Big health data diagnostic systems should include safety measures that guard against automation bias where healthcare professionals stop using their own expertise and judgment to interpret the results from an AI model. Moreover, where ML models become increasingly sophisticated, there is a danger that a human may not be able to properly review and interpret the output. Where this is the case, the system begins to move towards producing decisions which are solely automated and therefore within the remit of Article 22. Consequently, it's important that any big health data model used for medical diagnosis is structured so that it enhances rather than replaces human decision-making.

It's not just about data protection legislation

Any discussion on big health data must also consider the developments concerning AI legislation emerging from the EU as well as the UK's National AI Strategy. The European Commission produced a draft AI Regulation in April 2021 which is still being debated. In the April 2021 draft, certain AI systems are classified as high-risk and therefore subject to stricter requirements.  These include establishing a risk management system, data governance and management practices plus technical documentation and record keeping.
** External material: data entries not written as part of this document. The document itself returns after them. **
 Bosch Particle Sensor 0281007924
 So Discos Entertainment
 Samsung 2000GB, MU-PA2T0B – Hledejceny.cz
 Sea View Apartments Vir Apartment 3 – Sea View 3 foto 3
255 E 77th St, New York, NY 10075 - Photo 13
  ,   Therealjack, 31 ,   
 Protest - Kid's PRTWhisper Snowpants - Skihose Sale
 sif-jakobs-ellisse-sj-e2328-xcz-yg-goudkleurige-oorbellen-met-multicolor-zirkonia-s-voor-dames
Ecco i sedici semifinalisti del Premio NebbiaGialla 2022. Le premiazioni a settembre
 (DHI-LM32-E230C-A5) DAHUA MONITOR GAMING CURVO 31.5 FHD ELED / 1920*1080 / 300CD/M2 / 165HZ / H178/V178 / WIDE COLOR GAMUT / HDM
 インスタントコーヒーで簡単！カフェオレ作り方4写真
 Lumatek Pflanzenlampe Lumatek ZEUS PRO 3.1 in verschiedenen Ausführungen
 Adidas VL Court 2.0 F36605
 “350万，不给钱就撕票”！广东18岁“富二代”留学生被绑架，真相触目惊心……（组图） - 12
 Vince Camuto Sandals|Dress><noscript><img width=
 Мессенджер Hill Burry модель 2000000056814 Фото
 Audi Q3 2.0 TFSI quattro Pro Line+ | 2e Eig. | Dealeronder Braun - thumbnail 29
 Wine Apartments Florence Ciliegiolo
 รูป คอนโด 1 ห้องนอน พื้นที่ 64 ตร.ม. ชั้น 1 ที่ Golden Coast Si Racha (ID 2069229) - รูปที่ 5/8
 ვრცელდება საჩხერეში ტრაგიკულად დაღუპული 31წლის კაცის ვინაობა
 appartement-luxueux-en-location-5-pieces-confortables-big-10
As currently drafted, medical devices and in vitro diagnostic medical devices (as those terms are defined under EU Regulation 2017/745 and EU Regulation 2017/746 respectively) used for diagnostic purposes where (a) an AI system associated with the device is intended to be used as a safety component of the device or is itself the device, and (b) where the device is required to undergo a third-party conformity assessment, are likely to be considered high-risk AI systems under the draft AI Regulation.  Businesses involved in designing AI tools for medical diagnosis should follow the development of the AI Regulation closely since such devices are likely to be impacted.

So far, there's no clear signal from the UK government that it will introduce specific AI legislation although the National AI Strategy does include a focus on exploiting AI in healthcare and research. For instance, £250m has been pledged to create the NHS AI Lab to provide help and guidance with, among other priorities, earlier cancer detection.
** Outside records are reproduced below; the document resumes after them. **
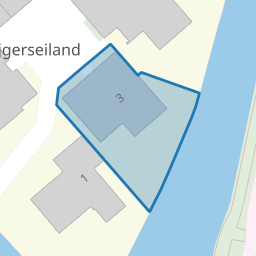 Perceel ASL00-C-3773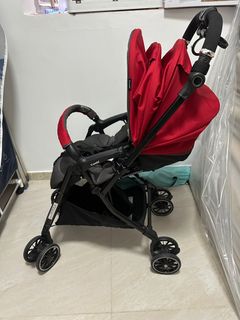 （分類：）位於 。 由 ttwacc 提交（商品編號 1295629600，圖片 1）。簡介： 。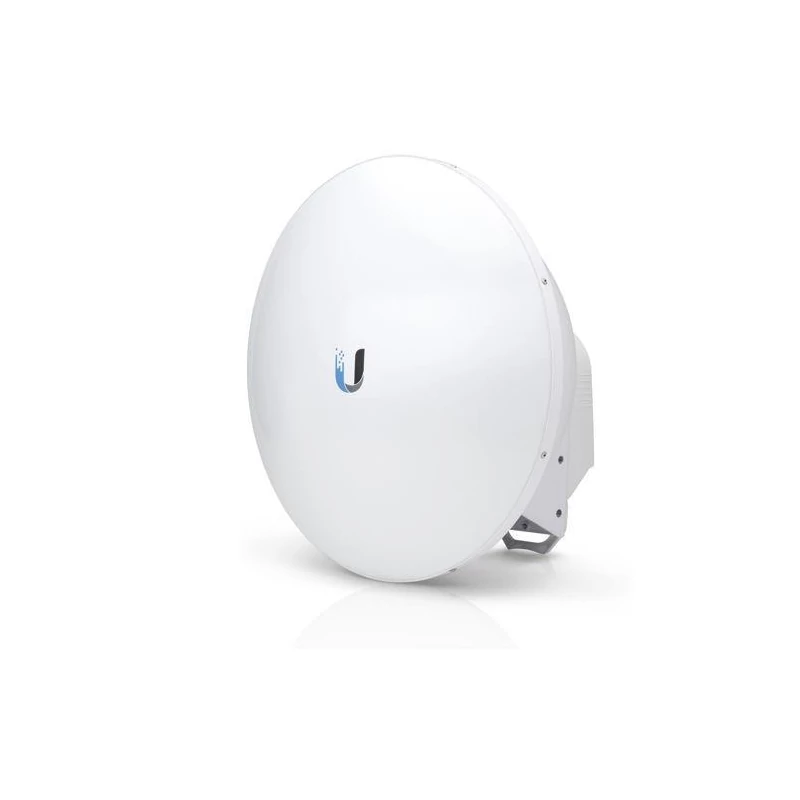 UBIQUITI AF-11G35 11 GHz airFiber Dish, 35 dBi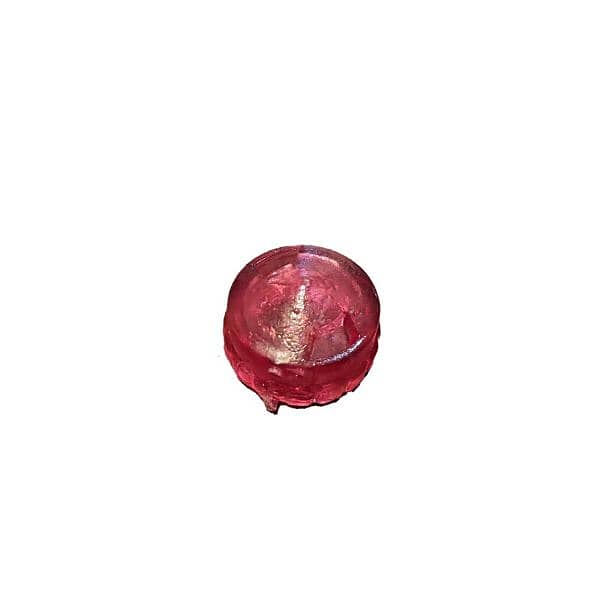 Beyblade Metal Fusion Spear parts driver 8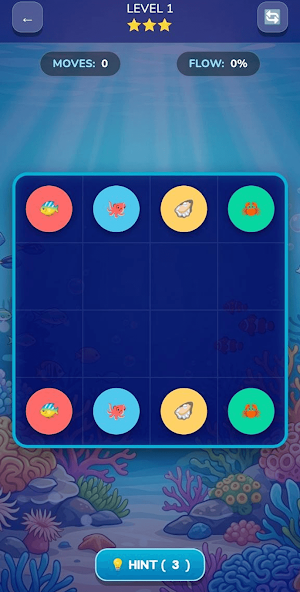 hey222 Screenshot 1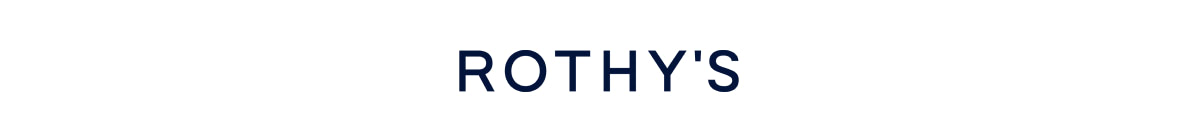ROTHY'S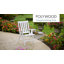 Chaise pliante POLYWOOD Vineyard-28284674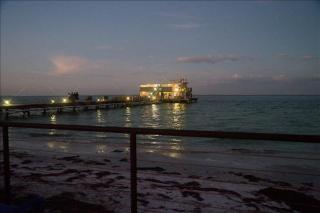 The Rod and Reel Resort Suite 3 - Anna Maria - 8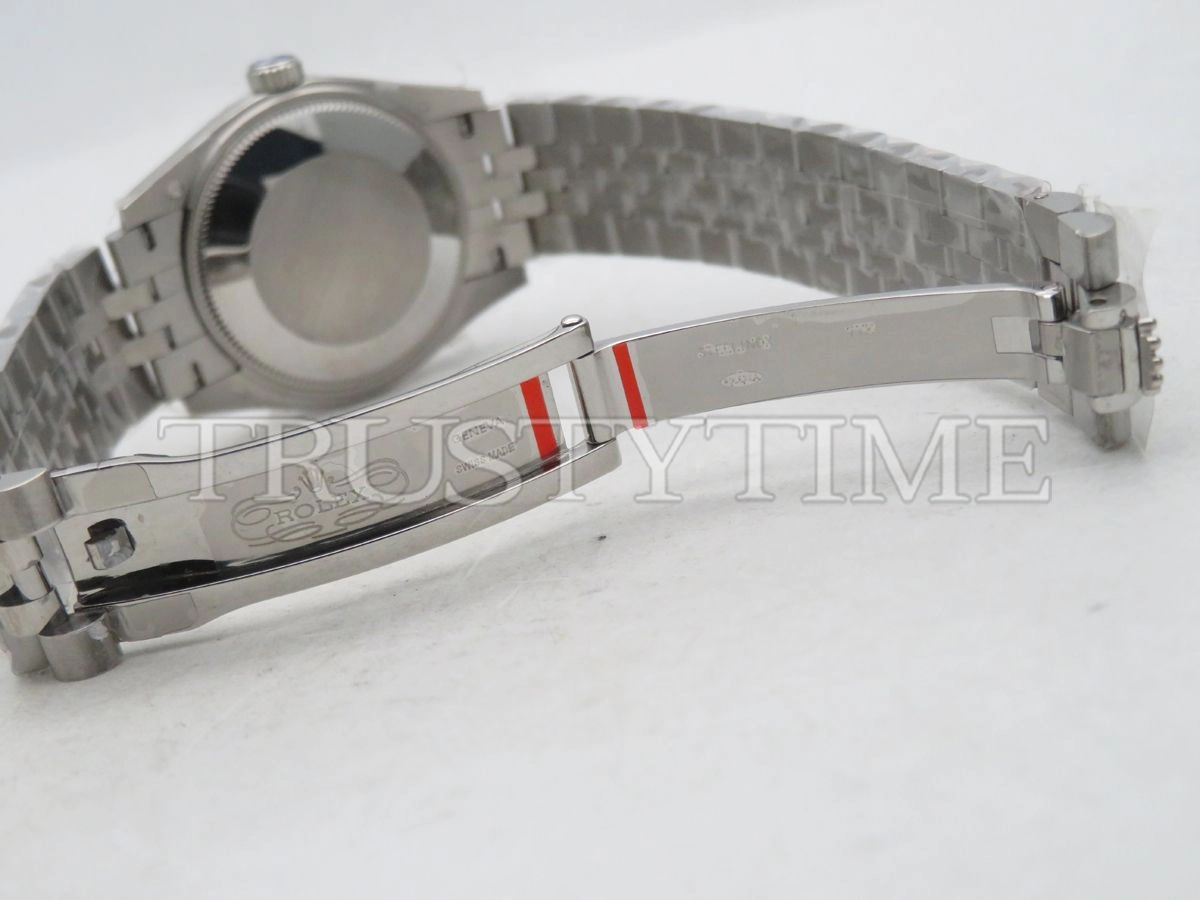 Копия часов Rolex DateJust 31mm 278274-0022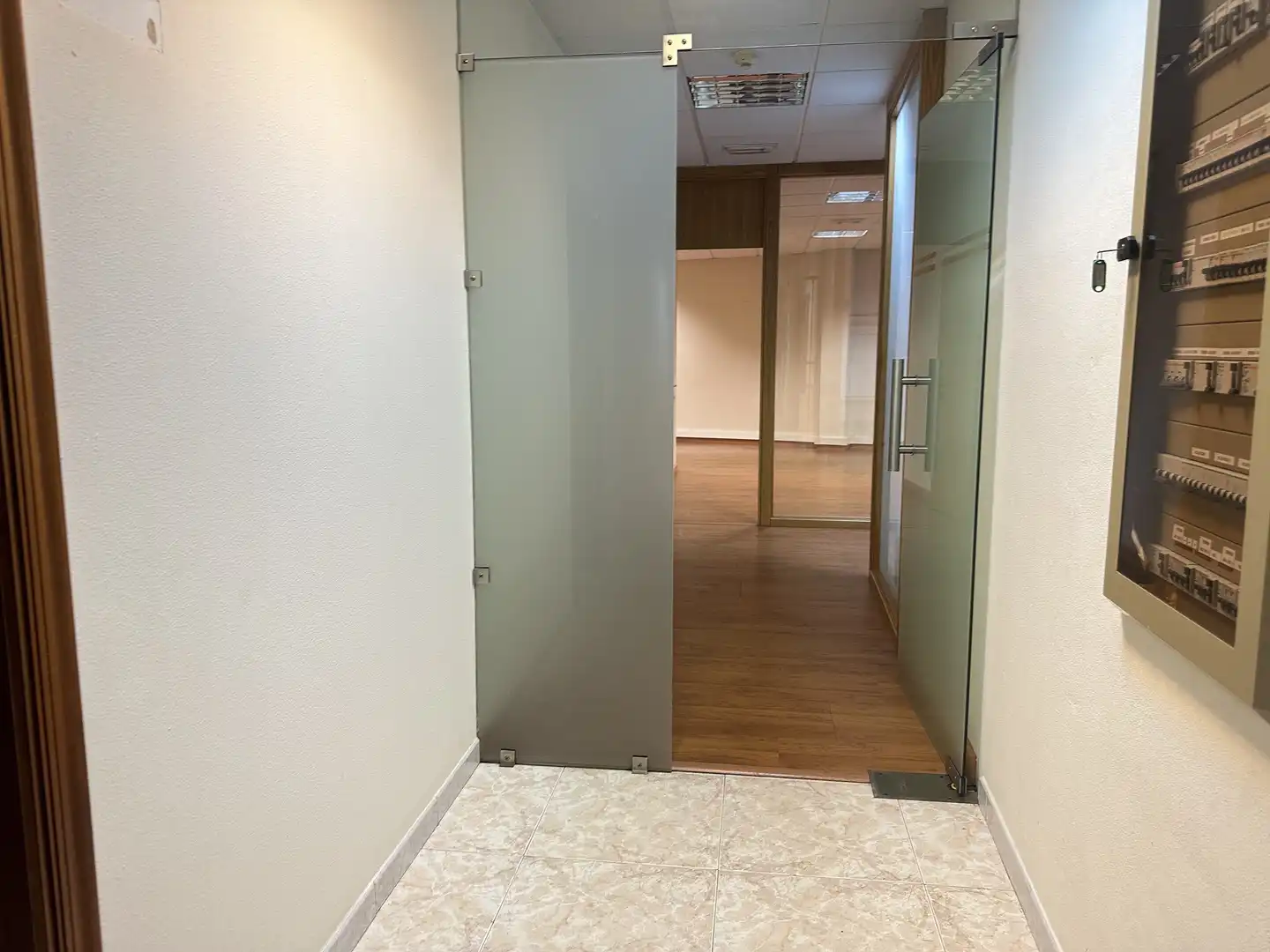 Local comercial de lloguer a N/A, imagen 9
In the absence of imminent UK legislation, there are a number of other resources available. For instance, the Care Quality Commission (CQC) report of March 2020 'Using machine learning in diagnostic services' highlighted the need for greater guidance and infrastructure to support clinical validation of algorithms as well as clarity on how hospitals should implement ML devices within clinical pathways. Understandably, given the critical nature of health data to these developments, the CQC also encouraged the ICO to produce specific guidance to help manufacturers and care providers understand how data can be used in these diagnostic devices, in addition to the more general guidance the ICO has published on AI and data protection.  
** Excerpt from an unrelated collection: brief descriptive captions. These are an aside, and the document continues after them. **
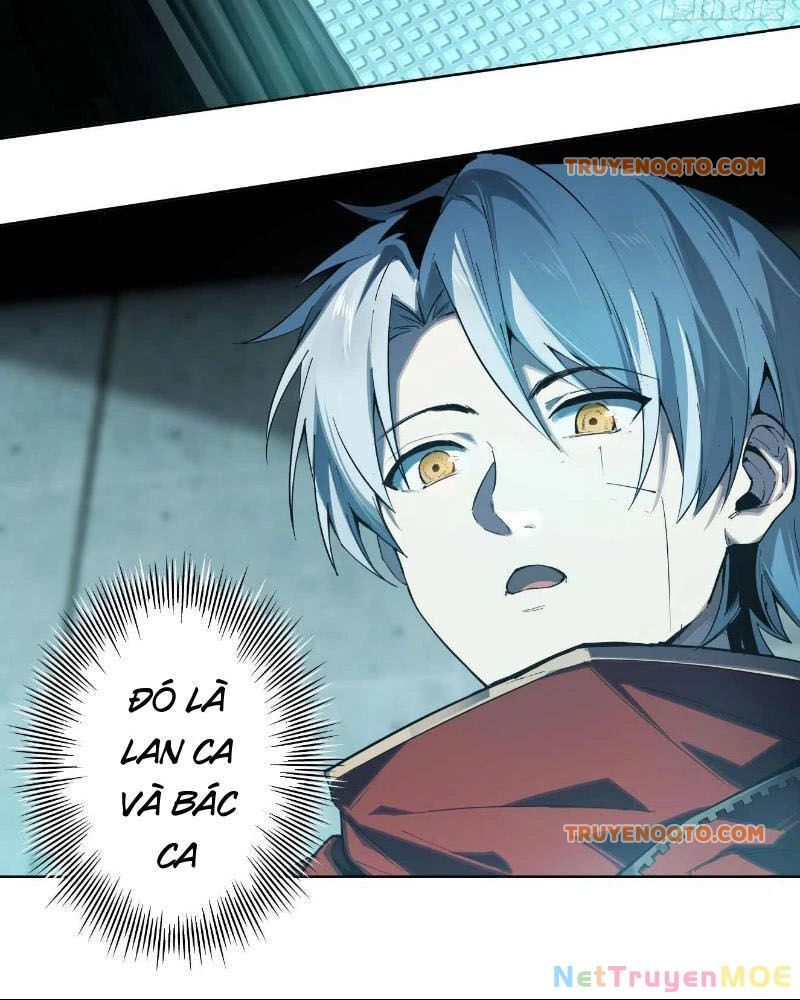 Truyền Kỳ Thái Lạc - Chapter 116 - Page 13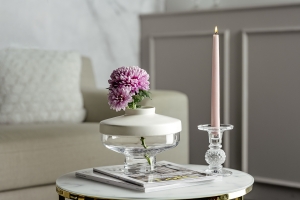Elegance Meets Playful Charm: LEONARDO Launches the New VENEZIA Collection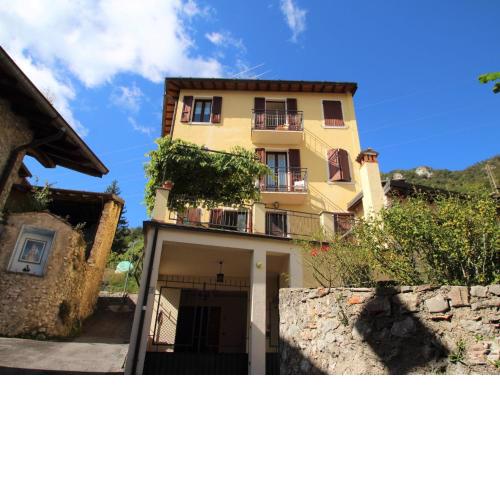 Locazione Turistica Formaga-3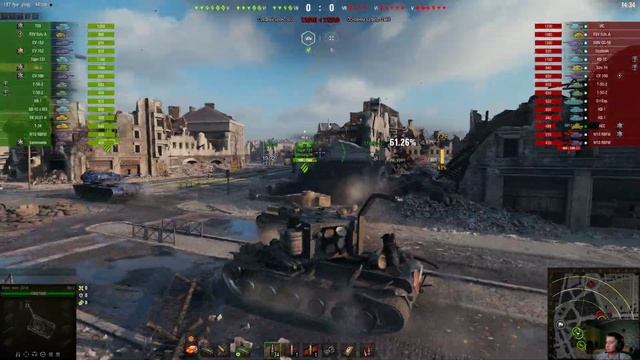 Часть 2, как я катаю на бревномёте -_- смотреть онлайн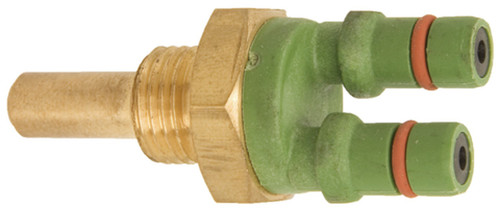 Four Seasons Coolant Temp Sensor Switch for 1986-1993 Mercedes-Benz 3.0L (190E, 260E, 300CE, 300E) 36451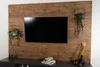 Obkladová deska EGGER Decowall DO001 Namur, smrk přírodní, Náhled obrázku produktu 10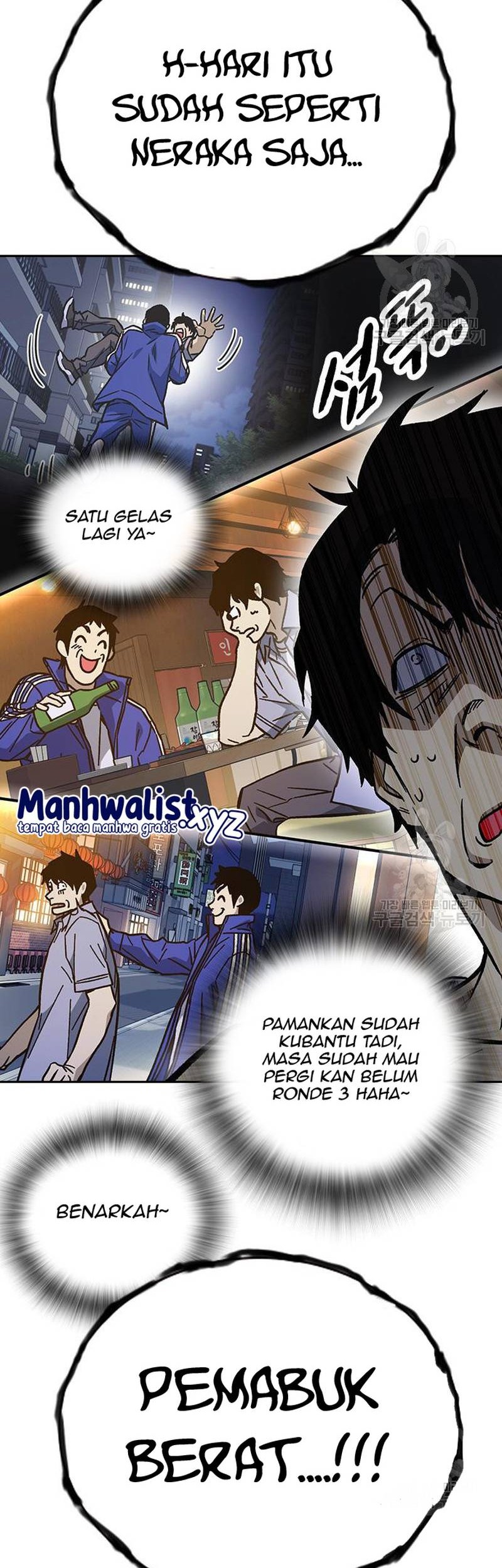 Study Group Chapter 214 Gambar 9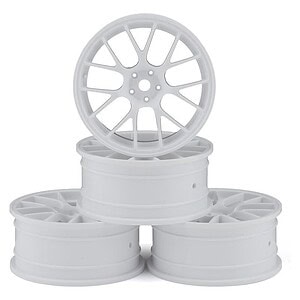 MST White RE wheel 24mm (+0) (4)
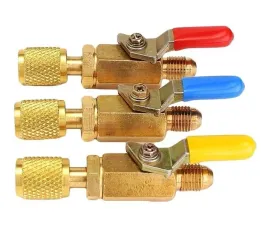 zestaw-zaworow-kulowych-1-4-sae-chlodnictwo-3-szt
Starting as you mean to go on

Given the challenging public health environment we are living with, technology offers a multitude of opportunities to support clinicians and help with earlier and accurate diagnoses to improve patient life chances. Any use of big health data techniques is likely to involve personal data triggering the requirements of the GDPR.

At the least, any organisation developing or using an AI diagnostic tool, should carry out a data protection impact assessment – a process set out under the GDPR. Since the potential for further regulation in this area (particularly from an EU perspective) is high, any big health data tools developed for diagnosis should bake in safeguards and controls, focusing on data protection by design and default as the building blocks for GDPR compliance.